Questions about scenes shown in images
* start *
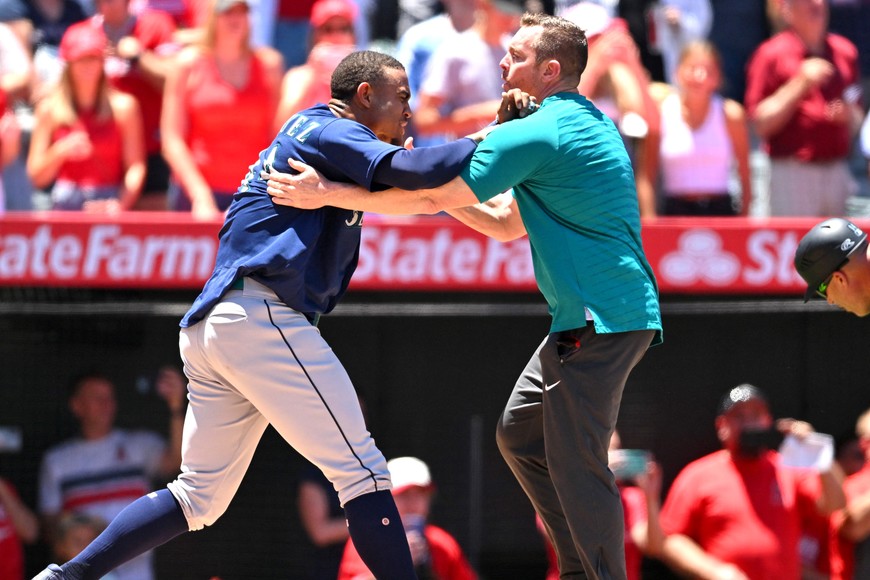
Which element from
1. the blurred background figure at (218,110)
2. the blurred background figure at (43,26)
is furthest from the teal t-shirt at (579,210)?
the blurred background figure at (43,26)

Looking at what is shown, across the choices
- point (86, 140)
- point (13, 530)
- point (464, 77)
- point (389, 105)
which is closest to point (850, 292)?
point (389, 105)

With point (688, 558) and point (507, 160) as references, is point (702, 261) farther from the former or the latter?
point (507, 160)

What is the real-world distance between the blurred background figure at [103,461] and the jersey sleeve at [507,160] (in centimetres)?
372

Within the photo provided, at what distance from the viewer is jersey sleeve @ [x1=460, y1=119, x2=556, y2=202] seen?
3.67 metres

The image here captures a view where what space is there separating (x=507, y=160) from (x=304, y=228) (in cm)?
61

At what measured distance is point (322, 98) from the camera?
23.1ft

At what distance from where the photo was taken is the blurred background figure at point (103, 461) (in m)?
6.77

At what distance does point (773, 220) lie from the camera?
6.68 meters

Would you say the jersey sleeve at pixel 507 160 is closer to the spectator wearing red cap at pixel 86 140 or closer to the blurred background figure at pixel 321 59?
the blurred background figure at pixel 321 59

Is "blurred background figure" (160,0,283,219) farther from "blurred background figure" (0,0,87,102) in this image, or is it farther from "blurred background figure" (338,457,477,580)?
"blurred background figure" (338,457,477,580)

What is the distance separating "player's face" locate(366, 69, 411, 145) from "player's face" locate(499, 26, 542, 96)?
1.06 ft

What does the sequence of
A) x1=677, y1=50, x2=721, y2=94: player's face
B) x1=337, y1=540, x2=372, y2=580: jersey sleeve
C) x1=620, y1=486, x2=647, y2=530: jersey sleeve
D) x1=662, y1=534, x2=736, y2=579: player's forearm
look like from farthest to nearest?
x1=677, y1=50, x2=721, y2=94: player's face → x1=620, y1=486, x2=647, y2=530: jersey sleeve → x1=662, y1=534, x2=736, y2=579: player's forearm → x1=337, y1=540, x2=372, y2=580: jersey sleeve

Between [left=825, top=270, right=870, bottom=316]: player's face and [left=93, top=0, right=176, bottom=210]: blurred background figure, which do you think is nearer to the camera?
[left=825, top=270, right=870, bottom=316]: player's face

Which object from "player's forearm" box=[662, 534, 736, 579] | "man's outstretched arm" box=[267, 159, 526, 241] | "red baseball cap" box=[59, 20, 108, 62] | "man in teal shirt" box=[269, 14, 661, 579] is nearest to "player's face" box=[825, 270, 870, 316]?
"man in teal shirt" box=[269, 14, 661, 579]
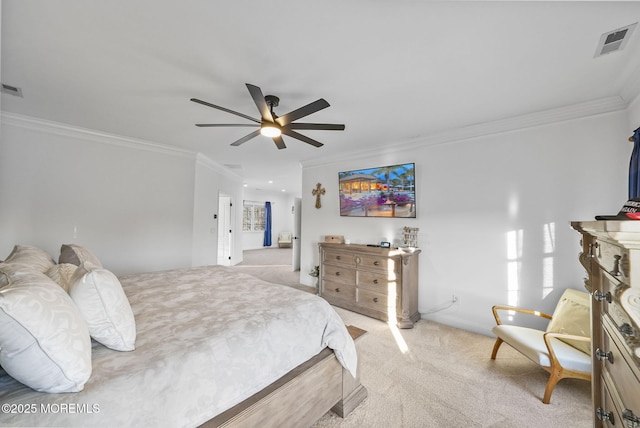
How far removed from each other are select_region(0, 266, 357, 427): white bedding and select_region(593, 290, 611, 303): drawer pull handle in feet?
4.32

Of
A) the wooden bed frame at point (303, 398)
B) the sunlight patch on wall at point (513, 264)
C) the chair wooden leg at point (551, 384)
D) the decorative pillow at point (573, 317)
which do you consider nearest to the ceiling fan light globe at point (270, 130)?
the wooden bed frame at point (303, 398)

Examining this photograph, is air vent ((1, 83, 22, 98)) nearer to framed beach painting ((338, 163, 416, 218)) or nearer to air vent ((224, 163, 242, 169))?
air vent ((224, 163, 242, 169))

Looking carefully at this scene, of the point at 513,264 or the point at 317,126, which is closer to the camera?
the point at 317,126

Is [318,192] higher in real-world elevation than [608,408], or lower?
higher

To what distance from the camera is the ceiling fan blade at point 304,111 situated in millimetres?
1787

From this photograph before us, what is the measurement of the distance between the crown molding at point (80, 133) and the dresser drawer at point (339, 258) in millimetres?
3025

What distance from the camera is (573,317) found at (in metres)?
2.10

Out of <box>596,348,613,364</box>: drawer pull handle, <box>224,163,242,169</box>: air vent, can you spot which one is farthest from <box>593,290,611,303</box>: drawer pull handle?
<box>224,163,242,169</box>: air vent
* end *
Aim
Copy all of the lines above word for word, but leave out the pictures.

Answer below
Which element from
1. the blurred background figure at (218,110)
2. the blurred background figure at (43,26)
is furthest from the teal t-shirt at (579,210)?
the blurred background figure at (43,26)

Looking at what is shown, across the choices
- point (86, 140)
- point (13, 530)
- point (464, 77)
- point (389, 105)
which is closest to point (850, 292)?
point (389, 105)

With point (688, 558) and point (507, 160) as references, is point (702, 261) farther from the former or the latter?
point (507, 160)

What is the real-world distance between the blurred background figure at [103,461] and the jersey sleeve at [507,160] (in centimetres)?
372

Within the photo provided, at what distance from the viewer is jersey sleeve @ [x1=460, y1=119, x2=556, y2=202] seen?
3.67 metres

The image here captures a view where what space is there separating (x=507, y=160) from (x=304, y=228) (in cm)?
61

At what measured distance is point (322, 98) from the camera?
23.1ft

At what distance from where the photo was taken is the blurred background figure at point (103, 461) (in m)?
6.77

At what distance does point (773, 220) lie from the camera?
6.68 meters

Would you say the jersey sleeve at pixel 507 160 is closer to the spectator wearing red cap at pixel 86 140 or closer to the blurred background figure at pixel 321 59?
the blurred background figure at pixel 321 59

Is "blurred background figure" (160,0,283,219) farther from "blurred background figure" (0,0,87,102) in this image, or is it farther from "blurred background figure" (338,457,477,580)?
"blurred background figure" (338,457,477,580)

What is the distance separating "player's face" locate(366, 69, 411, 145) from "player's face" locate(499, 26, 542, 96)?
1.06 ft

What does the sequence of
A) x1=677, y1=50, x2=721, y2=94: player's face
B) x1=337, y1=540, x2=372, y2=580: jersey sleeve
C) x1=620, y1=486, x2=647, y2=530: jersey sleeve
D) x1=662, y1=534, x2=736, y2=579: player's forearm
look like from farthest to nearest?
x1=677, y1=50, x2=721, y2=94: player's face → x1=620, y1=486, x2=647, y2=530: jersey sleeve → x1=662, y1=534, x2=736, y2=579: player's forearm → x1=337, y1=540, x2=372, y2=580: jersey sleeve

Between [left=825, top=270, right=870, bottom=316]: player's face and [left=93, top=0, right=176, bottom=210]: blurred background figure, which do you think is nearer to the camera?
[left=825, top=270, right=870, bottom=316]: player's face

Which object from "player's forearm" box=[662, 534, 736, 579] | "man's outstretched arm" box=[267, 159, 526, 241] | "red baseball cap" box=[59, 20, 108, 62] | "man in teal shirt" box=[269, 14, 661, 579] is nearest to "player's face" box=[825, 270, 870, 316]?
"man in teal shirt" box=[269, 14, 661, 579]
How far removed from each other are select_region(0, 266, 357, 427): white bedding and select_region(593, 290, 611, 303): drawer pull handle in feet?
4.32

Of
A) the wooden bed frame at point (303, 398)
B) the sunlight patch on wall at point (513, 264)
C) the chair wooden leg at point (551, 384)
D) the decorative pillow at point (573, 317)
which do you consider nearest to the ceiling fan light globe at point (270, 130)?
the wooden bed frame at point (303, 398)

Examining this photograph, is air vent ((1, 83, 22, 98)) nearer to framed beach painting ((338, 163, 416, 218)) or nearer to air vent ((224, 163, 242, 169))?
air vent ((224, 163, 242, 169))

Looking carefully at this scene, of the point at 513,264 or the point at 317,126, which is closer to the camera?
the point at 317,126

Is [318,192] higher in real-world elevation than [608,408], or lower?
higher

To what distance from the camera is the ceiling fan blade at point 304,111 situated in millimetres?
1787

From this photograph before us, what is the measurement of the distance between the crown molding at point (80, 133) and the dresser drawer at point (339, 258) in millimetres?
3025

What distance from the camera is (573,317) found at (in metres)?
2.10

Out of <box>596,348,613,364</box>: drawer pull handle, <box>224,163,242,169</box>: air vent, can you spot which one is farthest from <box>593,290,611,303</box>: drawer pull handle?
<box>224,163,242,169</box>: air vent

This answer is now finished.